▶ [Aufgaben]:
1) Beantworte anhand des Auszugs über vernetzte Fahrzeuge die folgenden Fragen.
(a) Wie viele MB pro Stunde verwendet Spotify höchstens?
(b) Wie viele Terabyte pro Stunde fallen nach manchen Schätzungen bei sehr fortgeschrittenen ADAS-Systemen an?
(c) Auf wie viele Einheiten soll das weltweite Gesamtvolumen vernetzter Fahrzeuge bis zum Jahr 2035 anwachsen?
2) Gib aus dem Auszug über vernetzte Fahrzeuge den Abschnitt wörtlich aus, der mit den Worten „IVI-Anwendungen erfordern ebenfalls“ beginnt und mit den Worten „Datenübertragungen weiter steigern.“ endet.

▶ [Ausgewählter Auszug]:
####################

Es wird eng im 2,4-GHz-Band

IVI-Anwendungen erfordern ebenfalls eine hohe Bandbreite. Spotify allein verwendet schon bis zu 150 MB pro Stunde und manchen Schätzungen zufolge fallen bei sehr fortgeschrittenen ADAS-Systemen bis zu 1,4 Terabyte pro Stunde an. Gleichzeitig kommt es bei OEMs zu einer Verschiebung, weg von traditionellen, einmaligen Käufen zugunsten der Monetarisierung der verbauten Technologien, beispielsweise über Dienste wie drahtlose Software- und Funktionsaktualisierungen (Over the Air, OTA) sowie im Fahrzeug angebotene, bezahlpflichtige Software. Das weltweite Gesamtvolumen vernetzter Fahrzeuge soll sich nach Hochrechnungen von 236 Millionen Einheiten im Jahr 2021 auf 863 Millionen Einheiten im Jahr 2035 nahezu vervierfachen und somit die Abhängigkeit von drahtlosen Datenübertragungen weiter steigern.

####################

(Datensätze)

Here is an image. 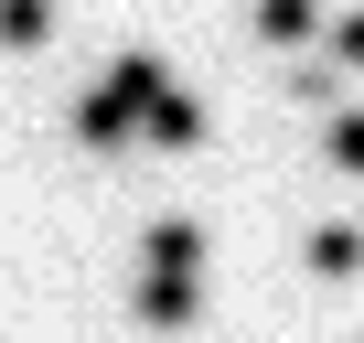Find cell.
<instances>
[{"instance_id":"obj_1","label":"cell","mask_w":364,"mask_h":343,"mask_svg":"<svg viewBox=\"0 0 364 343\" xmlns=\"http://www.w3.org/2000/svg\"><path fill=\"white\" fill-rule=\"evenodd\" d=\"M150 97H161V65H150V54H118V75L75 107V139H86V150H118V139H129V118H139Z\"/></svg>"},{"instance_id":"obj_2","label":"cell","mask_w":364,"mask_h":343,"mask_svg":"<svg viewBox=\"0 0 364 343\" xmlns=\"http://www.w3.org/2000/svg\"><path fill=\"white\" fill-rule=\"evenodd\" d=\"M150 279H204V226L161 215V226H150Z\"/></svg>"},{"instance_id":"obj_3","label":"cell","mask_w":364,"mask_h":343,"mask_svg":"<svg viewBox=\"0 0 364 343\" xmlns=\"http://www.w3.org/2000/svg\"><path fill=\"white\" fill-rule=\"evenodd\" d=\"M139 322H150V332L204 322V279H139Z\"/></svg>"},{"instance_id":"obj_4","label":"cell","mask_w":364,"mask_h":343,"mask_svg":"<svg viewBox=\"0 0 364 343\" xmlns=\"http://www.w3.org/2000/svg\"><path fill=\"white\" fill-rule=\"evenodd\" d=\"M139 129H150L161 150H193V139H204V107H193V97H182V86H161V97L139 107Z\"/></svg>"},{"instance_id":"obj_5","label":"cell","mask_w":364,"mask_h":343,"mask_svg":"<svg viewBox=\"0 0 364 343\" xmlns=\"http://www.w3.org/2000/svg\"><path fill=\"white\" fill-rule=\"evenodd\" d=\"M364 268V226H311V279H353Z\"/></svg>"},{"instance_id":"obj_6","label":"cell","mask_w":364,"mask_h":343,"mask_svg":"<svg viewBox=\"0 0 364 343\" xmlns=\"http://www.w3.org/2000/svg\"><path fill=\"white\" fill-rule=\"evenodd\" d=\"M43 33H54V0H0V43H22V54H33Z\"/></svg>"},{"instance_id":"obj_7","label":"cell","mask_w":364,"mask_h":343,"mask_svg":"<svg viewBox=\"0 0 364 343\" xmlns=\"http://www.w3.org/2000/svg\"><path fill=\"white\" fill-rule=\"evenodd\" d=\"M311 22H321V11H311V0H257V33H268V43H300Z\"/></svg>"},{"instance_id":"obj_8","label":"cell","mask_w":364,"mask_h":343,"mask_svg":"<svg viewBox=\"0 0 364 343\" xmlns=\"http://www.w3.org/2000/svg\"><path fill=\"white\" fill-rule=\"evenodd\" d=\"M321 150H332L343 172H364V118H332V139H321Z\"/></svg>"},{"instance_id":"obj_9","label":"cell","mask_w":364,"mask_h":343,"mask_svg":"<svg viewBox=\"0 0 364 343\" xmlns=\"http://www.w3.org/2000/svg\"><path fill=\"white\" fill-rule=\"evenodd\" d=\"M332 65H364V11H343V22H332Z\"/></svg>"}]
</instances>
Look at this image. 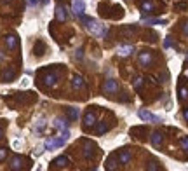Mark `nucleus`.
<instances>
[{
  "mask_svg": "<svg viewBox=\"0 0 188 171\" xmlns=\"http://www.w3.org/2000/svg\"><path fill=\"white\" fill-rule=\"evenodd\" d=\"M4 2H9V0H4Z\"/></svg>",
  "mask_w": 188,
  "mask_h": 171,
  "instance_id": "obj_36",
  "label": "nucleus"
},
{
  "mask_svg": "<svg viewBox=\"0 0 188 171\" xmlns=\"http://www.w3.org/2000/svg\"><path fill=\"white\" fill-rule=\"evenodd\" d=\"M44 127H45V121H44V119H39L37 124H35V131L42 133V131H44Z\"/></svg>",
  "mask_w": 188,
  "mask_h": 171,
  "instance_id": "obj_19",
  "label": "nucleus"
},
{
  "mask_svg": "<svg viewBox=\"0 0 188 171\" xmlns=\"http://www.w3.org/2000/svg\"><path fill=\"white\" fill-rule=\"evenodd\" d=\"M152 54L148 53V51H144V53H140V56H138V61H140L141 66H150V63H152Z\"/></svg>",
  "mask_w": 188,
  "mask_h": 171,
  "instance_id": "obj_5",
  "label": "nucleus"
},
{
  "mask_svg": "<svg viewBox=\"0 0 188 171\" xmlns=\"http://www.w3.org/2000/svg\"><path fill=\"white\" fill-rule=\"evenodd\" d=\"M80 21L85 25V28L89 30V33H92V35H98V37H105L106 35V28L101 25L99 21H96V19L92 18H87V16H80Z\"/></svg>",
  "mask_w": 188,
  "mask_h": 171,
  "instance_id": "obj_1",
  "label": "nucleus"
},
{
  "mask_svg": "<svg viewBox=\"0 0 188 171\" xmlns=\"http://www.w3.org/2000/svg\"><path fill=\"white\" fill-rule=\"evenodd\" d=\"M42 2H44V4H47V2H49V0H42Z\"/></svg>",
  "mask_w": 188,
  "mask_h": 171,
  "instance_id": "obj_35",
  "label": "nucleus"
},
{
  "mask_svg": "<svg viewBox=\"0 0 188 171\" xmlns=\"http://www.w3.org/2000/svg\"><path fill=\"white\" fill-rule=\"evenodd\" d=\"M63 145H65V140H63V138H47L44 147L47 150H54V149H57V147H63Z\"/></svg>",
  "mask_w": 188,
  "mask_h": 171,
  "instance_id": "obj_3",
  "label": "nucleus"
},
{
  "mask_svg": "<svg viewBox=\"0 0 188 171\" xmlns=\"http://www.w3.org/2000/svg\"><path fill=\"white\" fill-rule=\"evenodd\" d=\"M66 162H68V159H66L65 155H61V157H57L56 161H54V164L59 166V168H63V166H66Z\"/></svg>",
  "mask_w": 188,
  "mask_h": 171,
  "instance_id": "obj_21",
  "label": "nucleus"
},
{
  "mask_svg": "<svg viewBox=\"0 0 188 171\" xmlns=\"http://www.w3.org/2000/svg\"><path fill=\"white\" fill-rule=\"evenodd\" d=\"M153 7H155V5H153L152 2H143V4H141V11H143V12H152Z\"/></svg>",
  "mask_w": 188,
  "mask_h": 171,
  "instance_id": "obj_18",
  "label": "nucleus"
},
{
  "mask_svg": "<svg viewBox=\"0 0 188 171\" xmlns=\"http://www.w3.org/2000/svg\"><path fill=\"white\" fill-rule=\"evenodd\" d=\"M144 23H146V25H153V26H155V25H166V19H155V18H152V19H143Z\"/></svg>",
  "mask_w": 188,
  "mask_h": 171,
  "instance_id": "obj_17",
  "label": "nucleus"
},
{
  "mask_svg": "<svg viewBox=\"0 0 188 171\" xmlns=\"http://www.w3.org/2000/svg\"><path fill=\"white\" fill-rule=\"evenodd\" d=\"M179 98H181V100H186L188 98V89L186 88H179Z\"/></svg>",
  "mask_w": 188,
  "mask_h": 171,
  "instance_id": "obj_24",
  "label": "nucleus"
},
{
  "mask_svg": "<svg viewBox=\"0 0 188 171\" xmlns=\"http://www.w3.org/2000/svg\"><path fill=\"white\" fill-rule=\"evenodd\" d=\"M141 86H143V79L138 77V79L134 80V89H141Z\"/></svg>",
  "mask_w": 188,
  "mask_h": 171,
  "instance_id": "obj_27",
  "label": "nucleus"
},
{
  "mask_svg": "<svg viewBox=\"0 0 188 171\" xmlns=\"http://www.w3.org/2000/svg\"><path fill=\"white\" fill-rule=\"evenodd\" d=\"M179 143H181V147H183V150H188V136H183Z\"/></svg>",
  "mask_w": 188,
  "mask_h": 171,
  "instance_id": "obj_26",
  "label": "nucleus"
},
{
  "mask_svg": "<svg viewBox=\"0 0 188 171\" xmlns=\"http://www.w3.org/2000/svg\"><path fill=\"white\" fill-rule=\"evenodd\" d=\"M185 119H186V121H188V108L185 110Z\"/></svg>",
  "mask_w": 188,
  "mask_h": 171,
  "instance_id": "obj_32",
  "label": "nucleus"
},
{
  "mask_svg": "<svg viewBox=\"0 0 188 171\" xmlns=\"http://www.w3.org/2000/svg\"><path fill=\"white\" fill-rule=\"evenodd\" d=\"M56 80H57V74H49V75H45L44 77V82H45V86H54L56 84Z\"/></svg>",
  "mask_w": 188,
  "mask_h": 171,
  "instance_id": "obj_11",
  "label": "nucleus"
},
{
  "mask_svg": "<svg viewBox=\"0 0 188 171\" xmlns=\"http://www.w3.org/2000/svg\"><path fill=\"white\" fill-rule=\"evenodd\" d=\"M2 136H4V129H2V127H0V138H2Z\"/></svg>",
  "mask_w": 188,
  "mask_h": 171,
  "instance_id": "obj_34",
  "label": "nucleus"
},
{
  "mask_svg": "<svg viewBox=\"0 0 188 171\" xmlns=\"http://www.w3.org/2000/svg\"><path fill=\"white\" fill-rule=\"evenodd\" d=\"M80 88H85V82H84L82 77H73V89H80Z\"/></svg>",
  "mask_w": 188,
  "mask_h": 171,
  "instance_id": "obj_14",
  "label": "nucleus"
},
{
  "mask_svg": "<svg viewBox=\"0 0 188 171\" xmlns=\"http://www.w3.org/2000/svg\"><path fill=\"white\" fill-rule=\"evenodd\" d=\"M183 33H185V35L188 37V21H186V23H185V25H183Z\"/></svg>",
  "mask_w": 188,
  "mask_h": 171,
  "instance_id": "obj_31",
  "label": "nucleus"
},
{
  "mask_svg": "<svg viewBox=\"0 0 188 171\" xmlns=\"http://www.w3.org/2000/svg\"><path fill=\"white\" fill-rule=\"evenodd\" d=\"M106 129H108V124H106V122H99V124H98V127H96V133H98V135H103Z\"/></svg>",
  "mask_w": 188,
  "mask_h": 171,
  "instance_id": "obj_20",
  "label": "nucleus"
},
{
  "mask_svg": "<svg viewBox=\"0 0 188 171\" xmlns=\"http://www.w3.org/2000/svg\"><path fill=\"white\" fill-rule=\"evenodd\" d=\"M84 11H85V4H84V0H73V12L77 16H82Z\"/></svg>",
  "mask_w": 188,
  "mask_h": 171,
  "instance_id": "obj_6",
  "label": "nucleus"
},
{
  "mask_svg": "<svg viewBox=\"0 0 188 171\" xmlns=\"http://www.w3.org/2000/svg\"><path fill=\"white\" fill-rule=\"evenodd\" d=\"M138 115H140L141 121H146V122H158V121H160L158 115L152 114V112H148V110H144V108H141L140 112H138Z\"/></svg>",
  "mask_w": 188,
  "mask_h": 171,
  "instance_id": "obj_2",
  "label": "nucleus"
},
{
  "mask_svg": "<svg viewBox=\"0 0 188 171\" xmlns=\"http://www.w3.org/2000/svg\"><path fill=\"white\" fill-rule=\"evenodd\" d=\"M164 47H172V40H171V37H167V39H166V42H164Z\"/></svg>",
  "mask_w": 188,
  "mask_h": 171,
  "instance_id": "obj_29",
  "label": "nucleus"
},
{
  "mask_svg": "<svg viewBox=\"0 0 188 171\" xmlns=\"http://www.w3.org/2000/svg\"><path fill=\"white\" fill-rule=\"evenodd\" d=\"M54 126L57 127V129H61V131H65V129H68V124H66V121L65 119H56V122H54Z\"/></svg>",
  "mask_w": 188,
  "mask_h": 171,
  "instance_id": "obj_16",
  "label": "nucleus"
},
{
  "mask_svg": "<svg viewBox=\"0 0 188 171\" xmlns=\"http://www.w3.org/2000/svg\"><path fill=\"white\" fill-rule=\"evenodd\" d=\"M134 53V47L132 45H120L118 47V54L120 56H129V54H132Z\"/></svg>",
  "mask_w": 188,
  "mask_h": 171,
  "instance_id": "obj_10",
  "label": "nucleus"
},
{
  "mask_svg": "<svg viewBox=\"0 0 188 171\" xmlns=\"http://www.w3.org/2000/svg\"><path fill=\"white\" fill-rule=\"evenodd\" d=\"M160 143H162V135L160 133H153L152 135V145L153 147H160Z\"/></svg>",
  "mask_w": 188,
  "mask_h": 171,
  "instance_id": "obj_15",
  "label": "nucleus"
},
{
  "mask_svg": "<svg viewBox=\"0 0 188 171\" xmlns=\"http://www.w3.org/2000/svg\"><path fill=\"white\" fill-rule=\"evenodd\" d=\"M11 168H12V169H19V168H21V159H19V157H14L12 162H11Z\"/></svg>",
  "mask_w": 188,
  "mask_h": 171,
  "instance_id": "obj_23",
  "label": "nucleus"
},
{
  "mask_svg": "<svg viewBox=\"0 0 188 171\" xmlns=\"http://www.w3.org/2000/svg\"><path fill=\"white\" fill-rule=\"evenodd\" d=\"M186 58H188V53H186Z\"/></svg>",
  "mask_w": 188,
  "mask_h": 171,
  "instance_id": "obj_37",
  "label": "nucleus"
},
{
  "mask_svg": "<svg viewBox=\"0 0 188 171\" xmlns=\"http://www.w3.org/2000/svg\"><path fill=\"white\" fill-rule=\"evenodd\" d=\"M94 121H96V117H94V112H91V110H89L87 114L84 115V124H85V127H91L92 124H94Z\"/></svg>",
  "mask_w": 188,
  "mask_h": 171,
  "instance_id": "obj_8",
  "label": "nucleus"
},
{
  "mask_svg": "<svg viewBox=\"0 0 188 171\" xmlns=\"http://www.w3.org/2000/svg\"><path fill=\"white\" fill-rule=\"evenodd\" d=\"M117 91H118V84H117V80L108 79L105 84H103V93H105V94H112V93H117Z\"/></svg>",
  "mask_w": 188,
  "mask_h": 171,
  "instance_id": "obj_4",
  "label": "nucleus"
},
{
  "mask_svg": "<svg viewBox=\"0 0 188 171\" xmlns=\"http://www.w3.org/2000/svg\"><path fill=\"white\" fill-rule=\"evenodd\" d=\"M118 161H120V164H127V162L131 161V152L129 150H122L120 155H118Z\"/></svg>",
  "mask_w": 188,
  "mask_h": 171,
  "instance_id": "obj_12",
  "label": "nucleus"
},
{
  "mask_svg": "<svg viewBox=\"0 0 188 171\" xmlns=\"http://www.w3.org/2000/svg\"><path fill=\"white\" fill-rule=\"evenodd\" d=\"M11 79H14V72L12 70H5L4 72V80H11Z\"/></svg>",
  "mask_w": 188,
  "mask_h": 171,
  "instance_id": "obj_25",
  "label": "nucleus"
},
{
  "mask_svg": "<svg viewBox=\"0 0 188 171\" xmlns=\"http://www.w3.org/2000/svg\"><path fill=\"white\" fill-rule=\"evenodd\" d=\"M5 44H7V47H9V49H16V47H18V39H16L14 35H9L7 39H5Z\"/></svg>",
  "mask_w": 188,
  "mask_h": 171,
  "instance_id": "obj_13",
  "label": "nucleus"
},
{
  "mask_svg": "<svg viewBox=\"0 0 188 171\" xmlns=\"http://www.w3.org/2000/svg\"><path fill=\"white\" fill-rule=\"evenodd\" d=\"M66 18H68L66 9L63 7V5H57V7H56V19H57V21H66Z\"/></svg>",
  "mask_w": 188,
  "mask_h": 171,
  "instance_id": "obj_7",
  "label": "nucleus"
},
{
  "mask_svg": "<svg viewBox=\"0 0 188 171\" xmlns=\"http://www.w3.org/2000/svg\"><path fill=\"white\" fill-rule=\"evenodd\" d=\"M92 154H94V145L91 141H85V149H84V157L85 159H91Z\"/></svg>",
  "mask_w": 188,
  "mask_h": 171,
  "instance_id": "obj_9",
  "label": "nucleus"
},
{
  "mask_svg": "<svg viewBox=\"0 0 188 171\" xmlns=\"http://www.w3.org/2000/svg\"><path fill=\"white\" fill-rule=\"evenodd\" d=\"M79 117V110L77 108H70V119H77Z\"/></svg>",
  "mask_w": 188,
  "mask_h": 171,
  "instance_id": "obj_28",
  "label": "nucleus"
},
{
  "mask_svg": "<svg viewBox=\"0 0 188 171\" xmlns=\"http://www.w3.org/2000/svg\"><path fill=\"white\" fill-rule=\"evenodd\" d=\"M5 155H7V150H5V149H0V161H4Z\"/></svg>",
  "mask_w": 188,
  "mask_h": 171,
  "instance_id": "obj_30",
  "label": "nucleus"
},
{
  "mask_svg": "<svg viewBox=\"0 0 188 171\" xmlns=\"http://www.w3.org/2000/svg\"><path fill=\"white\" fill-rule=\"evenodd\" d=\"M37 2H39V0H30V4H31V5H35Z\"/></svg>",
  "mask_w": 188,
  "mask_h": 171,
  "instance_id": "obj_33",
  "label": "nucleus"
},
{
  "mask_svg": "<svg viewBox=\"0 0 188 171\" xmlns=\"http://www.w3.org/2000/svg\"><path fill=\"white\" fill-rule=\"evenodd\" d=\"M106 169H117V162H115L113 157H110L106 161Z\"/></svg>",
  "mask_w": 188,
  "mask_h": 171,
  "instance_id": "obj_22",
  "label": "nucleus"
}]
</instances>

####################

▶ [Lösungen]:
1)
(a) Bis zu 150 MB pro Stunde.
(b) Bis zu 1,4 Terabyte pro Stunde.
(c) Auf 863 Millionen Einheiten.

2)
IVI-Anwendungen erfordern ebenfalls eine hohe Bandbreite. Spotify allein verwendet schon bis zu 150 MB pro Stunde und manchen Schätzungen zufolge fallen bei sehr fortgeschrittenen ADAS-Systemen bis zu 1,4 Terabyte pro Stunde an. Gleichzeitig kommt es bei OEMs zu einer Verschiebung, weg von traditionellen, einmaligen Käufen zugunsten der Monetarisierung der verbauten Technologien, beispielsweise über Dienste wie drahtlose Software- und Funktionsaktualisierungen (Over the Air, OTA) sowie im Fahrzeug angebotene, bezahlpflichtige Software. Das weltweite Gesamtvolumen vernetzter Fahrzeuge soll sich nach Hochrechnungen von 236 Millionen Einheiten im Jahr 2021 auf 863 Millionen Einheiten im Jahr 2035 nahezu vervierfachen und somit die Abhängigkeit von drahtlosen Datenübertragungen weiter steigern.